Twitter, Insta, Snap…okay, yes, sometimes Facebook, too—these social media sites are where we all live now. So it’s only natural that YA, which reflects who we are at any given moment, is rife with tales of teens going viral.
Here are 6 #awesome novels that weave social media into love stories, thrillers and coming-of-age road trips—just like IRL.
Followers, by Anna Davies
When Briana moves to her fancy new prep school, she’s pretty sure she’s got everything on lock: She’ll have lots of new friends, and she’ll get the lead role in the school’s upcoming version of Hamlet. But it doesn’t go that way. That squad never materializes, and Briana gets cast in a smaller understudy role. The director asks her to tweet updates about the production. So far, so ugh! But then a tweet goes out from her handle that she didn’t write. A tweet about a dead body in the theater. And then a dead body is found. In the theater. And it’s Briana’s rival. Things don’t look good for her…especially when more tweets go out, leading to more dead bodies found. The cast of the play is being wiped out, and it looks like Briana is tweeting her kills. She has to race to find the killer before she becomes the next victim. Loaded with tweets, laced with Shakespeare, and grounded in all the drama that Briana goes through, this one guarantees speedy page turning.
The Future of Us, by Jay Asher and Carolyn Mackler
This brilliant conceptual thriller is also basically historical fiction, set in the ’90s with a plot that revolves around an America Online CD-ROM (ask your parents). Emma lives next to her BFF, Josh, although things are awkward since the lines of their friendship got a little blurry. But then Emma borrows his all-new AOL CD-ROM which means…she can access the internet! (Times were hard back then). When she goes online, she sees a strange site called Facebook (it’s 1996, btw, so it didn’t exist yet). Weird. She finds her profile. Weirder. She can see her FB self—15 years in the future. She shows it to Josh, and together they start trying to change the unhappy future that they see. As the smallest actions reveal consequences via their profile updates from the future, Emma and Josh start to come to terms with how they feel about each other, and what they want from life. Thought-provoking and engaging.
Follow Me Back, by A.V. Geiger
A darkly twisty-turny tweety page-turner about social media and fandom, Follow Me Back focuses on Tessa, who’s severely agoraphobic, and can barely even leave her bedroom. Twitter is her life, and pop star Eric Thorn is her everything, especially when starts a hashtag about him that goes viral. Meanwhile, Eric is freaking out about being famous after a fellow star is murdered by a fan. Eric decides to create a fake Twitter handle and troll Tessa for creating the hashtag. The story unfolds from dual perspectives, weaving in tweets and transcripts of a police interrogation for a crime that only gradually gets revealed. The novel jumps back and forth in time so that we can piece together Tessa’s past, and her and Eric’s future. Compelling, with a cliffhanger twist at the end.

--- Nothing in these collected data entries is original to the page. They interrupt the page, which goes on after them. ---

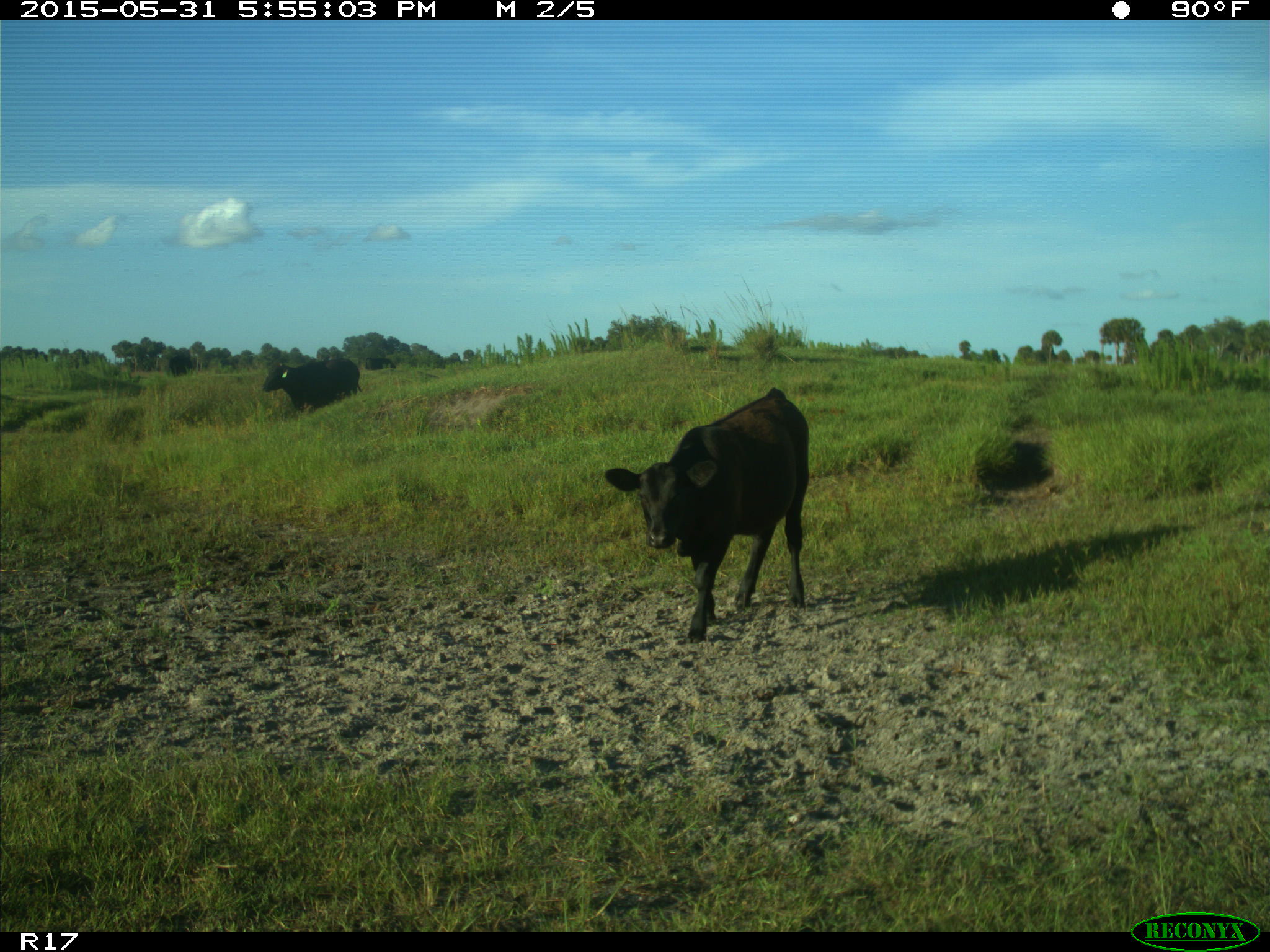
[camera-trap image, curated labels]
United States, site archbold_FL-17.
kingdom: Animalia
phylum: Chordata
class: Mammalia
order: Artiodactyla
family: Bovidae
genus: Bos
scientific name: Bos taurus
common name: domestic cow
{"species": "Bos taurus (domestic cow)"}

#16ThingsIThoughtWereTrue, by Janet Gurtler
The titular hashtag kicks off each chapter in this engaging and intense road-trip tale. Morgan lives for Twitter. It’s her outlet for everything, a place she can test out her creative writing, and she relies on a support system comprised of her followers. But when someone posts an embarrassing video of her on YouTube, and her mom gets hospitalized, Morgan starts to question everything she knows. Especially when her mom tells Morgan that the father she never knew—who abandoned them before Morgan was born—is alive and well and living a few hours away. Morgan’s friends Adam and Amy persuade her to go on a road trip to find her long-lost father. Tweets and text punctuate the narrative as the three friends discover a lot more than they bargained for on their journey.
Need, by Joelle Charbonneau
Kaylee’s brother needs a kidney transplant, and she’s getting desperate to find a way to make that happen. When a mysterious new social network called Need starts up at her high school, promising to provide students with anything that they, uh, need, Kaylee jumps at the chance to save her brother’s life. There’s a catch, of course: Need demands that certain tasks are performed in return. These tasks seem trivial at first, but soon become much more sinister when a student dies. Everyone wants to be part of the Need network, and the narrative escalates quickly through different perspectives as the dangers of anonymous posting become very real.
Defriended, by Ruth Barron
Jason is obsessed with Facebook. Specifically, with Lacey on Facebook. She goes to a high school in a nearby town, and they are super close online friends (even if they’ve never really met), with the same likes and dislikes. But then Jason discovers something disconcerting when he tries to Google-stalk her: Lacey died a year ago. Horrified by this discovery, Jason tries to find out the truth by seeking out Lacey’s friends and former boyfriend. Sprinkled with texts and FB messages, this social media thriller explores the hierarchies of high school and the perils of catfishing.